On Thursday, Uber partnered with the nonprofit Southern Paws to make puppies on demand a possibility in Hudson County and the city of Newark.
“Demand is off the charts as always,” said Ewer. “I think there’s no shortage of people who really, really want to see a slew of kittens or puppies come to their office.”
Visits were $30 for 15 minutes, and all funds went to the rescue organization. Drivers were compensated by Uber.
“It’s a delight for us to be able to change our app for just one day and give people the opportunity to request something really special,” said Ewer.
Special it was. Here at NJTV News, two pups stopped by with representatives from Southern Paws and Uber. Adults in a conference room were quickly transformed into wide-eyed kids.
The purpose is to put a smile on people’s faces, but also to get puppies like Abby adopted.
Southern Paws works with rescue groups in the southern United States dealing with under-resourced shelters. They bring dogs up and place them directly in forever homes or, if need be, into foster homes.
Does this allow people to look at dogs they would potentially adopt themselves?
“It does. And it actually gives them the ability to see different types, different breeds,” said Southern Paws President Tami-Jo Faller. “With this, they get to see maybe what a Black Mouth Cur is, which isn’t something we’d typically have up here. Or a Feist — another type of breed we don’t typically have up here. So, they get to meet these breeds and see if these breeds are even compatible for them.”
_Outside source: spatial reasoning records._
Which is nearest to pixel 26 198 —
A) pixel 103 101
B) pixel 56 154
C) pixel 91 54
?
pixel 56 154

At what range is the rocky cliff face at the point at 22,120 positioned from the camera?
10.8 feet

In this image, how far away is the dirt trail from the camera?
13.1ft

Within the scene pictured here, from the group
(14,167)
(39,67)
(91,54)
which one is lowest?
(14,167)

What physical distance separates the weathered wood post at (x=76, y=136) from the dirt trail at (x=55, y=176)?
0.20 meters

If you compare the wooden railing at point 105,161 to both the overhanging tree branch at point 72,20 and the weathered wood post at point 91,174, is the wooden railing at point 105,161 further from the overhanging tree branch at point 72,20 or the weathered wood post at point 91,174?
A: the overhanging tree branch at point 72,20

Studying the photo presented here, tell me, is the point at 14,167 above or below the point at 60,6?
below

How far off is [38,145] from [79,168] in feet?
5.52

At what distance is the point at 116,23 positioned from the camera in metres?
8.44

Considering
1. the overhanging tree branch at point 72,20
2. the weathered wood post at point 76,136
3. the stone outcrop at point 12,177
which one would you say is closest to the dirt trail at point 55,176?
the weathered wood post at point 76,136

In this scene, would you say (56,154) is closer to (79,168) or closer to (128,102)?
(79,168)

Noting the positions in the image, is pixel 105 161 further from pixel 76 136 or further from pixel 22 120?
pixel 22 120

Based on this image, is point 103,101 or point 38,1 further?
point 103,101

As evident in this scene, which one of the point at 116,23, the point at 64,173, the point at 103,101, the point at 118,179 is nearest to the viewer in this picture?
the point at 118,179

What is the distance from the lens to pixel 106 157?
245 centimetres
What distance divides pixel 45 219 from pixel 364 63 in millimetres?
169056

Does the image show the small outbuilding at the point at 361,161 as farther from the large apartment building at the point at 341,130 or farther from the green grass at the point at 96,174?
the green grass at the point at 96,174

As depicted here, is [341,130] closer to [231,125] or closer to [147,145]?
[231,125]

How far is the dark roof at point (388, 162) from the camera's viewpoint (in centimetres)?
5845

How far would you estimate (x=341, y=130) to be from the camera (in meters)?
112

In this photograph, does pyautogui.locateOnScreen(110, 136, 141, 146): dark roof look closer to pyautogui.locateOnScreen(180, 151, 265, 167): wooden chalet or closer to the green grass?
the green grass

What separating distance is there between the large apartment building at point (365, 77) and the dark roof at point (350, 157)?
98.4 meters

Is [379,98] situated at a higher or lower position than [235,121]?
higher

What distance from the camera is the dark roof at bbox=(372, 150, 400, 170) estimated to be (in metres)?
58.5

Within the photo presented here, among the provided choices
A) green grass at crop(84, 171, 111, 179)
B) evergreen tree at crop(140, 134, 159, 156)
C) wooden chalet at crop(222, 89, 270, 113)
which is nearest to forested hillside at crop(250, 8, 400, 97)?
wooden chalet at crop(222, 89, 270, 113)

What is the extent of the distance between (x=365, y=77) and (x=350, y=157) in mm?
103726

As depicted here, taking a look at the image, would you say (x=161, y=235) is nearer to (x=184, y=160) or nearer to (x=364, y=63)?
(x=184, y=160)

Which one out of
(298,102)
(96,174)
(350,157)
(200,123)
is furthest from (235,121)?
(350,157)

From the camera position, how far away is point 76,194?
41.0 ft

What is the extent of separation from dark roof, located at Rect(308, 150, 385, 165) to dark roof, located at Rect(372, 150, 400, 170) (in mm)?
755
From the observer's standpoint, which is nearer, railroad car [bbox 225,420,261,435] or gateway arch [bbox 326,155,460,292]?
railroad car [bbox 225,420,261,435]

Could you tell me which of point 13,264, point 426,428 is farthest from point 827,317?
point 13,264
Ewer said giving back is important to Uber. “You know, the Uber model is push a button, get a ride and so we like to think, ‘What else can you do?'” he explained. “In New Jersey, we actually went ahead and worked with the Community FoodBank of New Jersey to offer on-demand food donations. So that meant that, for a certain period of time, people could open up the app, and they could request to have a donation pick up. So the Uber driver comes right to you, and you can just hand off the food that they’ll take right to the community food bank.”
The company has also partnered with Goodwill to pick up donations. But this week, the goal was injecting some puppy love into homes, offices and newsrooms.